The 2nd is better known as ssp. gloveri or "Glover's Silk Moth"
Synonyms and other taxonomic changes
Glover's Silkmoth (H. c. gloveri) was formerly considered a separate species ... and still is by many!
Taxonomic work continues and there is mounting evidence to support the former taxonomic level of recognition as a distinct species from H. columbia.
wingspan 80-100 mm
larvae to 90 mm long, and 20 mm wide
Adult: easily confused with Cecropia Moth
[and vice versa
]; wings dark reddish-brown from base to PM line, dark gray in subterminal area, and pale yellowish in terminal area; AM and PM lines thick, white; pale yellow or whitish discal spots on all wings (spots are oval on forewings, crescent-shaped on hindwings); large black spot near apex of forewing; no red shading beyond PM line on forewing and hindwing [this last characteristic distinguishes columbia
Larva: body green with prominent, paired dorsal tubercles and smaller lateral ones; head green with bluish labrum and short dark line at sides of frons; four small black spots in bluish anterior half of prothoracic shield; spined, reddish and black tubercles on T2, T3, and A1; white dorsal tubercles on A2 to A7 tinged with yellow near tip; large, white middorsal tubercle on A8 with black spots, and with yellow tint at tip; white supraspiracular and subspiracular tubercles with blue base; white spiracles; prolegs larger on A10 than on other segments
[description adapted from forestpests.org]

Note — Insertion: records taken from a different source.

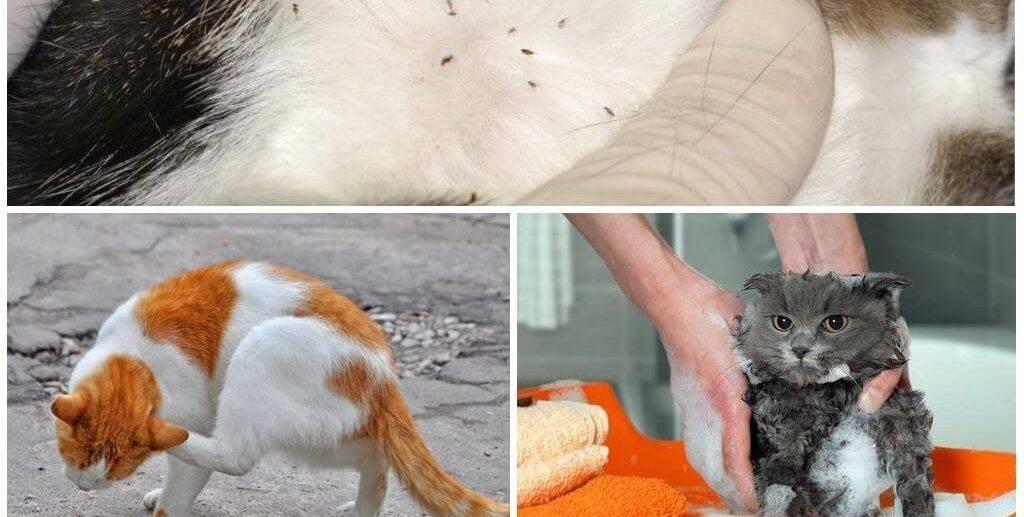 Откуда берутся блохи у домашних котов и кошек? отвечает квалифицированный ветеринар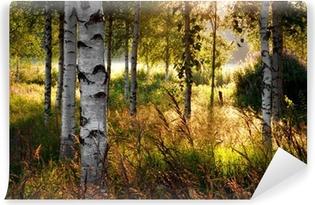 Afwasbaar Fotobehang Birch trees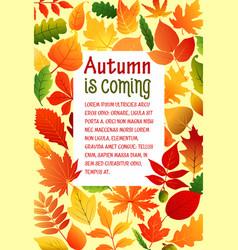 Autumn fall leaves poster template vector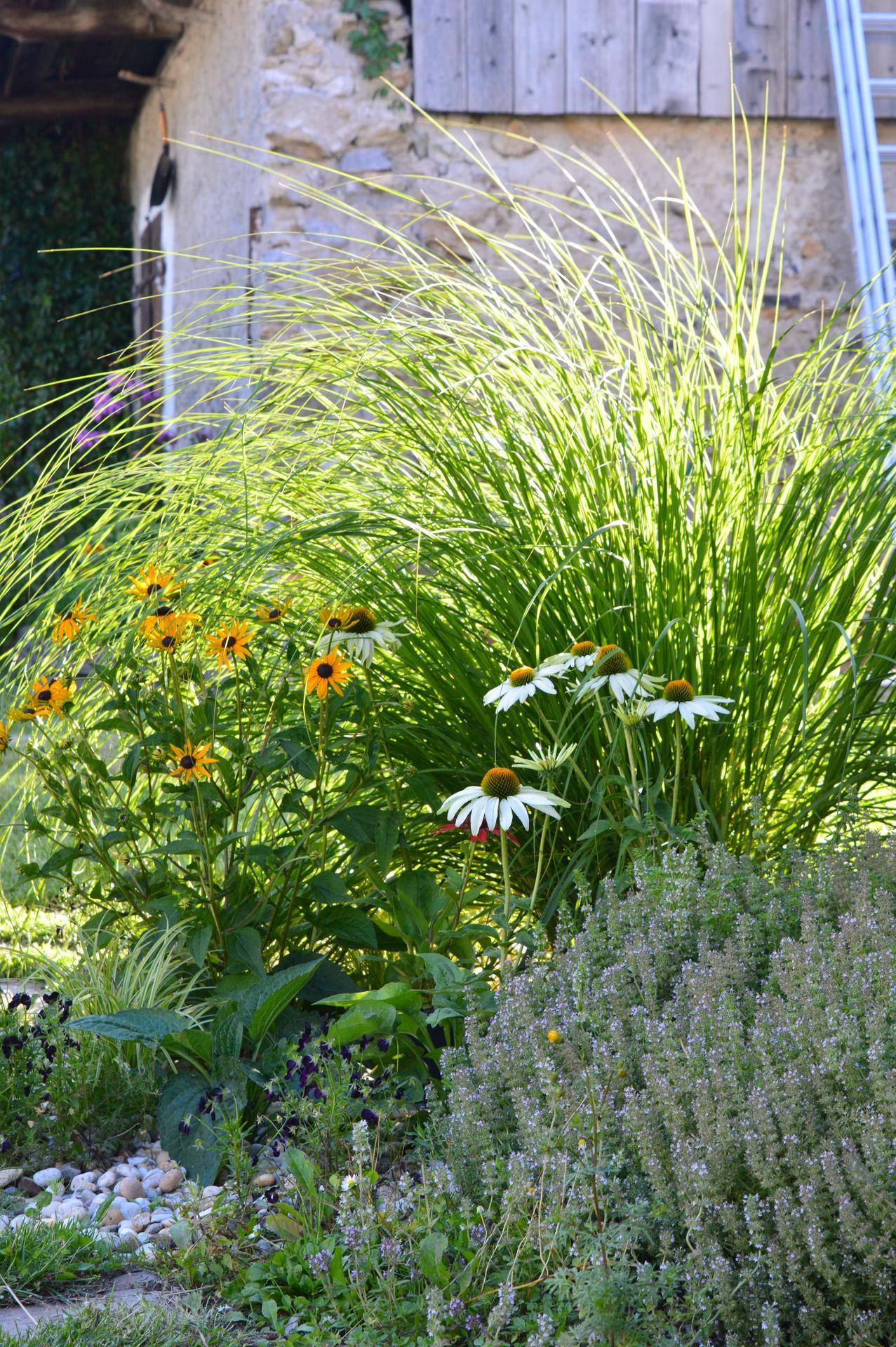 Naša prírodná perma záhradka v roku 2020 - trávy sa tohto roku veľmi rozkokošili. Oba dva trsy (kavyľ aj perovec), ktoré mali byť menšie, značne presiahli meter .... a to ich mám pár rokov, nie sú nováčikmi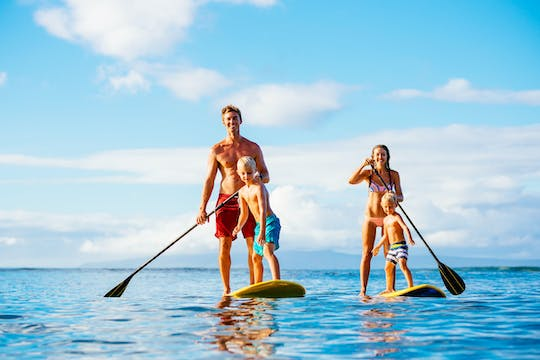 Stand Up paddle wildlife tour and beach 4x4 Noosa day trip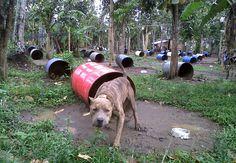 IDK what this says but, it doesn't look good.  Criadero de pelos de pelea en Mexico. Más de 400 perros que vivían en condiciones lamentables y se usan después en apuestas.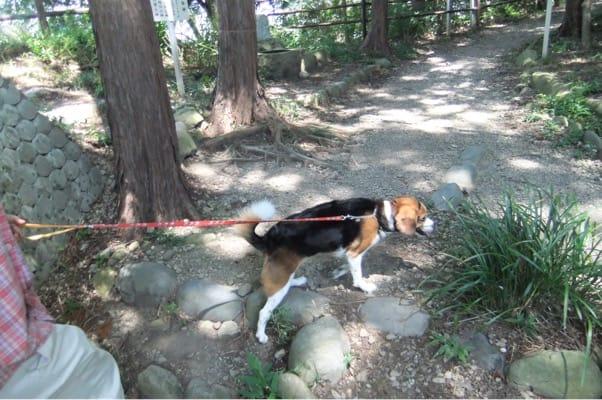 蓬莱橋対岸での愛犬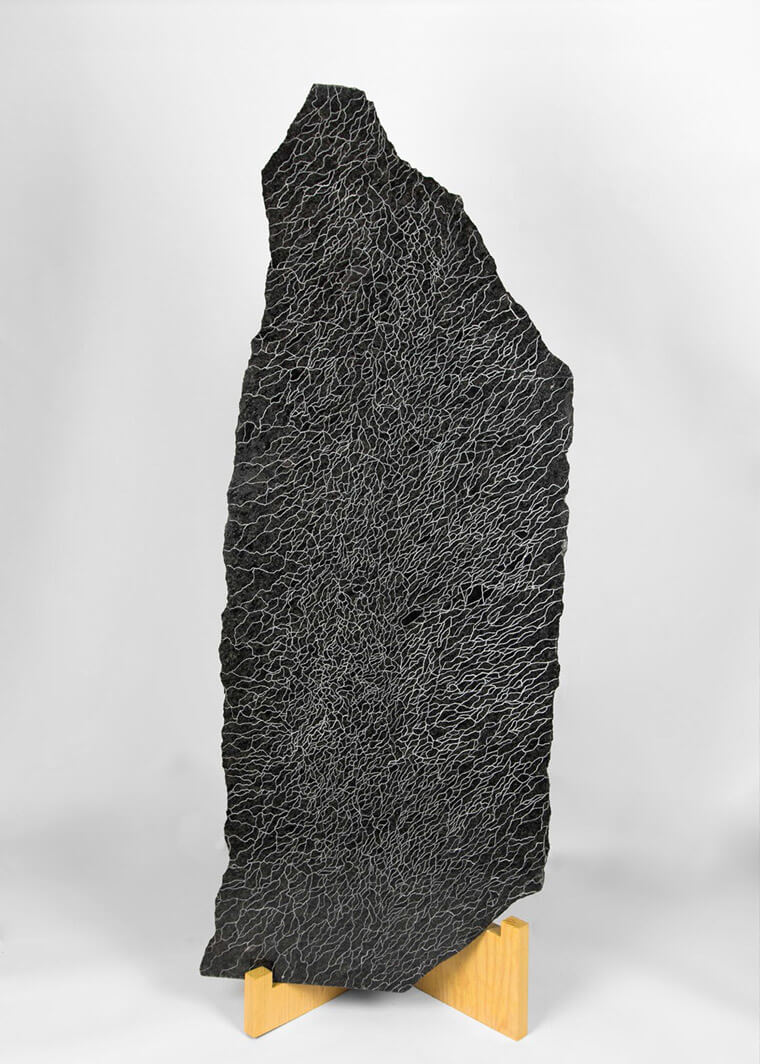 Línea infinita, Paula Cortazar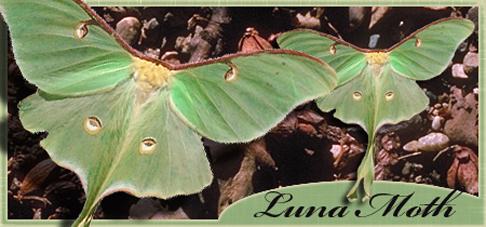 Luna Moth Banner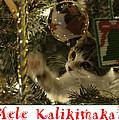Christmas Tree Cat Card by Dan McManus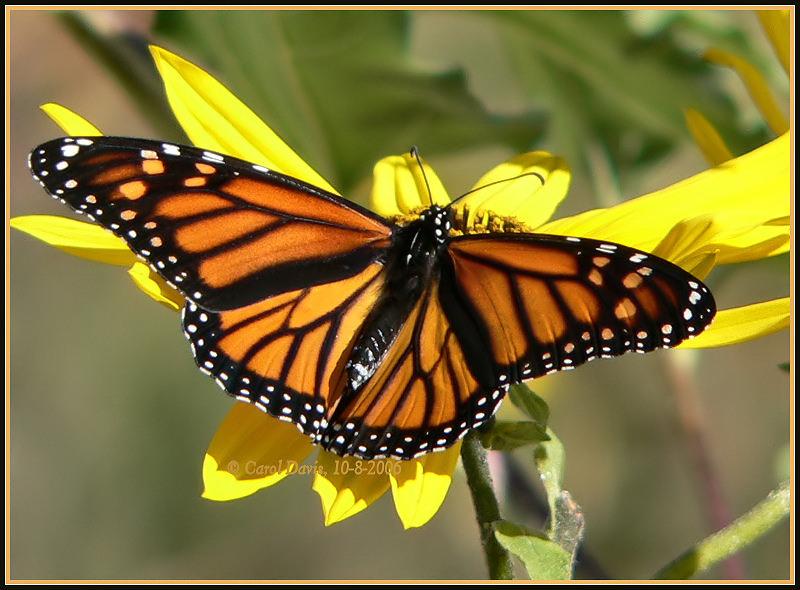 Monarch Butterfly 30 Desktop Background Wallpaper 800x590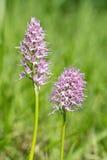 Het cursief van de orchidee Royalty-vrije Stock Foto's
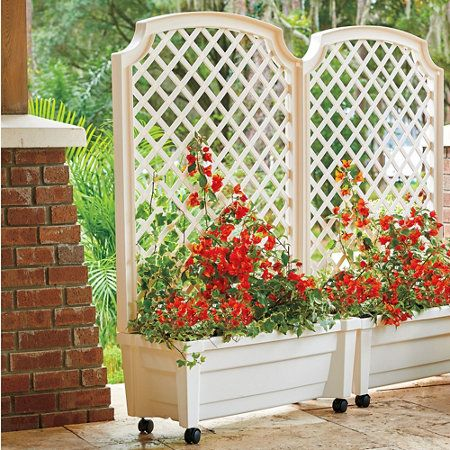 Self watering patio planter with trellis for Privacy wall planter
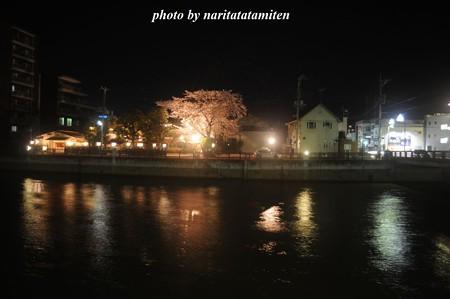 高橋屋さんの夜桜3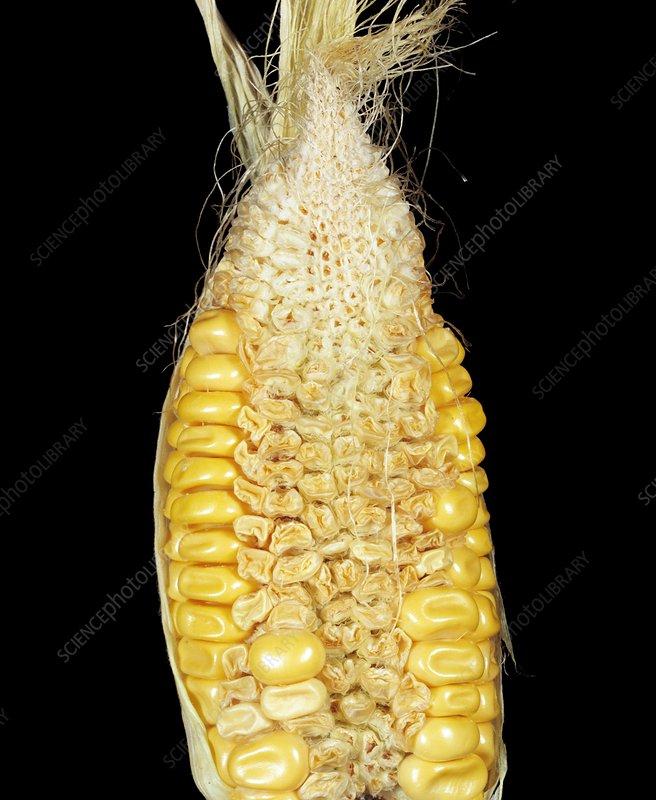 corn_ecoorganic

British Columbia to Nova Scotia and adjacent northern United States; in the west, occurs south to Texas and central Mexico (see US distribution map
Columbia Silk Moth (most often associated with Tamarack bogs):
Canada: eastern Maritime Prov's., Great Lakes region extending slightly west into the eastern edge of the Plains.
USA: New England, upstate New York and "upper" Great Lakes States (Michigan & Wisconsin)
Glover's Silk Moth (associated with various habitats from moist forests to deserts):
Canada: Central Canada Plains
USA: Rocky mountain States, western Plains, Great Basin, eastern slopes of the Sierra Nevadas and Mountains of the Sonoran Desert region
Mexico: Mountainous areas of the northern & central Mexican states
Range overlap and interactions between columbia nominate and ssp. gloveri appear to be quite limited raising questions regarding the relationship between the two taxa.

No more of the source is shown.